Exercise requirements —
Please pull out every line of the records below that contains the word "bare" and copy each of those lines unchanged.

Dataset entries —

########################################

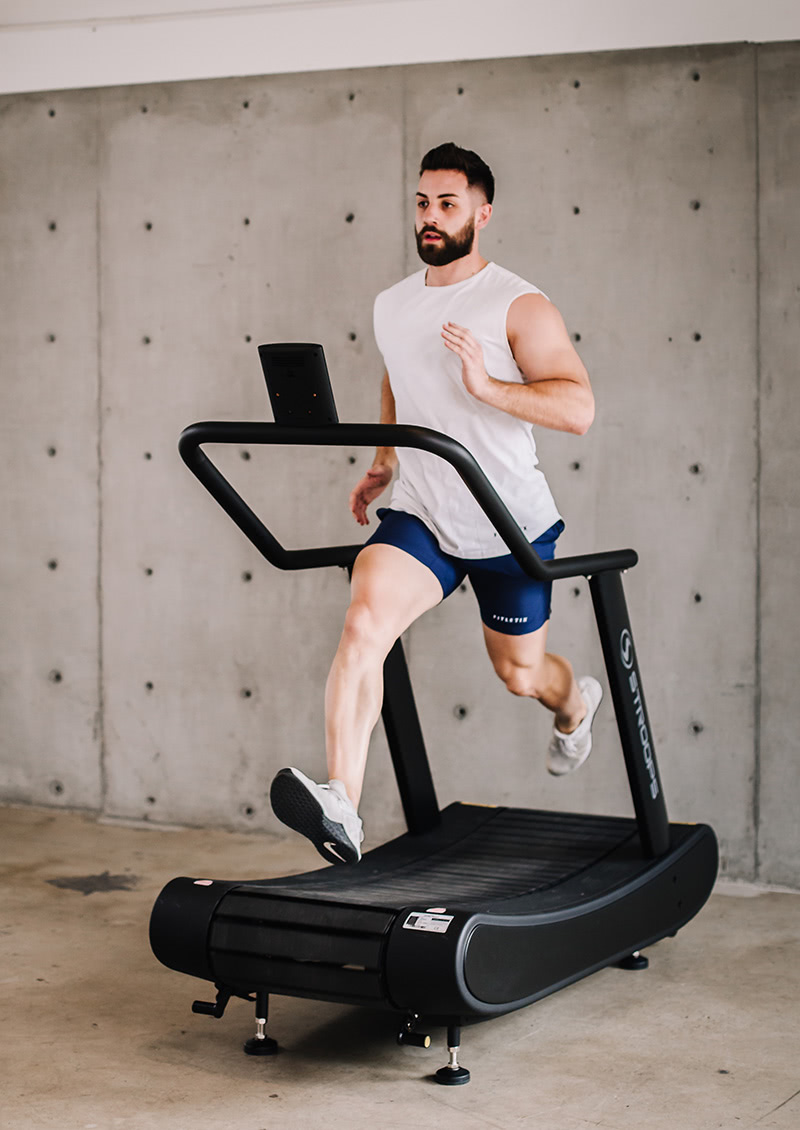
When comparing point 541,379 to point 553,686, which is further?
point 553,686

########################################

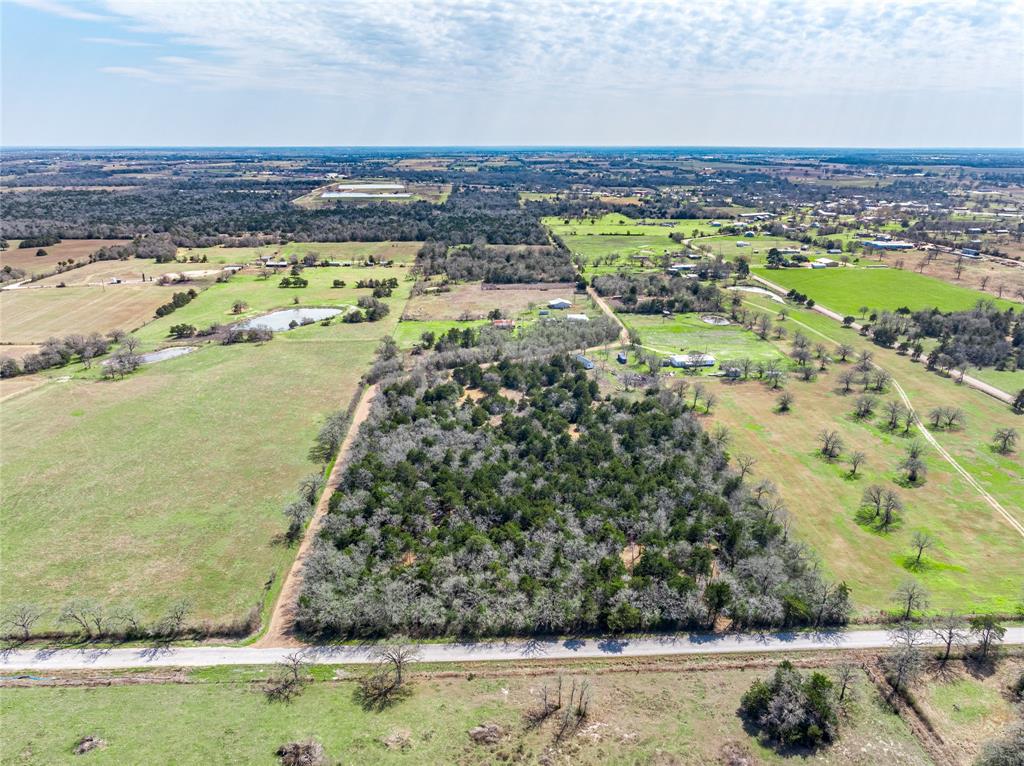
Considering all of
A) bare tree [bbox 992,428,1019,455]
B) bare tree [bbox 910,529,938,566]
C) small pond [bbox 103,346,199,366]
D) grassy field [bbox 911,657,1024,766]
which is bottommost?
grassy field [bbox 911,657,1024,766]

########################################

Answer below —
A) bare tree [bbox 992,428,1019,455]
B) bare tree [bbox 910,529,938,566]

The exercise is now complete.